What triggered us into our deep exchange of ideas was that all bar one of us had a connection with St Thomas’s Hospital where I was heading for the meeting. Mine was obvious and fairly meaningless, the woman had been born there (how likely was that?) and one of the men had been trained there – still a pretty improbable connection and even more so when you put it with the others.
Not sure what Gardner would’ve made of all that but Kahneman would have had a field day quoting baseline probabilities. It was enough to get us going about the meaning of such things, anyway.
We were in full flow when we had been interrupted by someone behind my head shouting at us with a typical rebuke. We had continued in whispers because the conversation had simply been too interesting to stop – coincidence, synchronicity, NDEs, theodicy, evolution. No way we could shut up about that kind of thing.
Perhaps I have to accept that cafes are better places to hold this kind of exploration.
The week before last was a good example. I met up with two former colleagues in a local coffee shop. We covered a lot of ground – psychopaths, psychotherapy, NDEs (again!) and planned obsolescence to quote the ones I can remember.
The only downside was the over enthusiastic proprietor. We had admittedly placed rather a frugal order of two soups, two coffees and a fruit juice between the three of us to justify unlimited chatting time. But he was more than half empty and he was a bit trying. Just as one of us was launching into a fascinating point, up he would pop.
‘Are you sure you don’t want a piece of cake. We’ve a delicious selection,’ he’d offer brightly.
‘No thanks. We’re fine,’ we’d explain patiently. ‘Now as I was saying, according to one guy on this programme, society needs psychopaths . . . ‘
And again the bad penny.
‘More coffee anyone? Or cake now perhaps?’
Some people never give up.
From his point of view, of course, it was quite logical. Our unnoticed coffees had got colder as the conversation had warmed up, and our bowls of soup were empty. Why wouldn’t we want a top up? He was assuming we had gone there to eat after all, whereas really we were there, three introverts in their element, to talk about really serious things.
Eventually, it became obvious that our welcome was hugely overstretched. We headed for the exit. Even as we queued to pay, each of us separately, the conversation carried on apace.
‘How much? Can I pay by card? And there was this study done, this other programme said, that showed that 1% of people don’t mind killing because they are almost certainly psychopaths . . . £4.50 is it? OK . . . and the army definitely doesn’t want them in its ranks – too unpredictable . . . Yes, I’m putting my pin number in now . . . . there’s another 1% of completely ordinary people who don’t mind killing either.

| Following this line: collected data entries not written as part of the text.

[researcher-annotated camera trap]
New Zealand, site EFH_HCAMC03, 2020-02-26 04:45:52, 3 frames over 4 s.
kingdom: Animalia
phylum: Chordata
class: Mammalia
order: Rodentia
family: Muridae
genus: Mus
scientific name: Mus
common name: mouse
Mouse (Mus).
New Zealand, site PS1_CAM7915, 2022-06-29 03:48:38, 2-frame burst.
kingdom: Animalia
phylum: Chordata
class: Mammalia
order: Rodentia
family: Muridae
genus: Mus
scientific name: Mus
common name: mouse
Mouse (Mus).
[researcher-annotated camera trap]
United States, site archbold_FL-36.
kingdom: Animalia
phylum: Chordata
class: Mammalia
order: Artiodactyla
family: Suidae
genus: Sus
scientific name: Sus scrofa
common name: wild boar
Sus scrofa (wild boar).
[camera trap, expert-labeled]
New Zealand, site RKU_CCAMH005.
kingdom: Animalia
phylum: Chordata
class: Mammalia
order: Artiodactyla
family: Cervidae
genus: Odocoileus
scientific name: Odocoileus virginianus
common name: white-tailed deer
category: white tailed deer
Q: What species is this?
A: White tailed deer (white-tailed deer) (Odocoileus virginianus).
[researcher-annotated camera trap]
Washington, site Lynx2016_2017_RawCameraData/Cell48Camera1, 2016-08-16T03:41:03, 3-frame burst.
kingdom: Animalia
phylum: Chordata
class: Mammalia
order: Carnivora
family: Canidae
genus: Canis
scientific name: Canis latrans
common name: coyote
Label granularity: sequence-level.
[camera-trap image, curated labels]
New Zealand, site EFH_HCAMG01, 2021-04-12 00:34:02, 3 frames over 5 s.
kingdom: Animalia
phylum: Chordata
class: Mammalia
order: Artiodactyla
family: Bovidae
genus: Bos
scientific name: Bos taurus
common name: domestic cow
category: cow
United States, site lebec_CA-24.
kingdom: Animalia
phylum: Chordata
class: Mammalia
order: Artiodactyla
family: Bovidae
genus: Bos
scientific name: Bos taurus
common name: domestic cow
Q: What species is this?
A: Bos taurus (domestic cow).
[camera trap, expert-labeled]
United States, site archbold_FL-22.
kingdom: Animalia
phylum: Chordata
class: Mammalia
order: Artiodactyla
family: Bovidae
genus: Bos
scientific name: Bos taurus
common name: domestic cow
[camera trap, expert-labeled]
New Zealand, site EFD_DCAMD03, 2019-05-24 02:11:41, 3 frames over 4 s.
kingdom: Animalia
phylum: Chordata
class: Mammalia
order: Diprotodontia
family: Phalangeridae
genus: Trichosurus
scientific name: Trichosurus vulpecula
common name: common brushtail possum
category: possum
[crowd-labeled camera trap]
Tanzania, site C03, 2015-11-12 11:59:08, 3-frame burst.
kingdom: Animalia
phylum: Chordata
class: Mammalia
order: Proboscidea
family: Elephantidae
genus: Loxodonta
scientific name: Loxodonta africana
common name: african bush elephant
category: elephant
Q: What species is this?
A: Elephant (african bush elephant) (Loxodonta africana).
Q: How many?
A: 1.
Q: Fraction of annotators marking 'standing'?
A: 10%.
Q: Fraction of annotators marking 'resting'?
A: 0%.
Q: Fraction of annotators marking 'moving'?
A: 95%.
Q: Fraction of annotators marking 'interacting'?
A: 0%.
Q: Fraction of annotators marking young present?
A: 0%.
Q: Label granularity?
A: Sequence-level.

The army has a heck of a job to induce the other 98% to kill anybody. Thank you for a nice meal. Whoops, my card, nearly forgot.
So, in quiet carriages they don’t want you to talk because you disturb other people, and in cafes they don’t want you to talk too much because you can’t talk and eat at the same time.
I have a serious problem here and I’m working on it. Not everyone wants to sit at home and talk. No one wants to pay money just to sit at a table so they can talk. And going to a park in winter is not an option. I’ll let you know if I find the solution.